BANDA ACEH | LA- Ikatan Pengusaha Wanita Indonesia (Iwapi) Kota Banda Aceh bersama Pemko Banda Aceh mengadakan Senam bersama 1000 ibu dan Bazaar Usaha Rumah Tangga di Taman Sari pada Minggu (17/12) di Banda Aceh. Acara tersebut digelar dalam rangka memperingati Hari Ibu dan mengenalkan organisasi Iwapi kepada kaum wanita. Tampak pengunjung yang umumnya kaum ibu memadati lokasi acara dan stand bazar. Pada stand bazar yang berjejer menyajikan berbagai produk usaha rumah tangga seperti aneka kuliner, fashion dan asesoris.
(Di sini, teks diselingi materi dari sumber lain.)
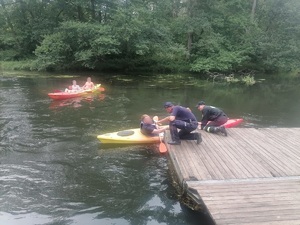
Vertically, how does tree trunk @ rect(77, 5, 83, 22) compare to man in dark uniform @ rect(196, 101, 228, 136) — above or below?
above

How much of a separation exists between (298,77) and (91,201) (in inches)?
1032

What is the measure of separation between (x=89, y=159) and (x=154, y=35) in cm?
1855

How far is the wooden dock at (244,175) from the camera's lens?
4398mm

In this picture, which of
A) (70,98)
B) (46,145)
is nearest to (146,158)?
(46,145)

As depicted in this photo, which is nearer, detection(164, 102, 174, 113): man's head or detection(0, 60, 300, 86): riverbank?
detection(164, 102, 174, 113): man's head

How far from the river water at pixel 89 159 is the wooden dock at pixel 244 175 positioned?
2.32ft

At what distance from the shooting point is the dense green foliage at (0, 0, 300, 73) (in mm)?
23766

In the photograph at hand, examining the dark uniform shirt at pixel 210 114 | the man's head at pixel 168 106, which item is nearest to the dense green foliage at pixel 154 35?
the dark uniform shirt at pixel 210 114

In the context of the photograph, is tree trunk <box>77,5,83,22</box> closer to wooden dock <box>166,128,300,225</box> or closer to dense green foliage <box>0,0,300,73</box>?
dense green foliage <box>0,0,300,73</box>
Selain itu juga acara dirangkai dengan lomba fashion, membaca puisi dan menggambar.

Ketua Umum Dewan Pimpinan Cabang (DPC) Iwapi Kota Banda Aceh Rosi Malia, SH, MM yang dijumpai media ini menjelaskan acara yang digelar untuk memperingati Hari Ibu terdiri atas dua kegiatan utama yakni senam dan bazaar. Senam yang melibatkan lebih kurang 1000 ibu dilakukan dengan tujuan agar kaum wanita menjaga kesehatan. Sementara bazar digelar untuk mendorong Usaha Kecil Menengah (UKM) yang dijalankan ibu rumah tangga lebih dikenal.

Dia bahkan memiliki keinginan agar produk usaha rumah tangga di Aceh bisa dikenal hingga ke luar negeri. “Kita ada perwakilan di Eropa untuk mengenalkan produk UKM dari Aceh, “katanya. Rosi menguraikan bahwa acara tersebut juga didukung Ketua DPRK Banda Aceh, seperti memberikan bantuan pinjaman lunak yang tidak ada bunga.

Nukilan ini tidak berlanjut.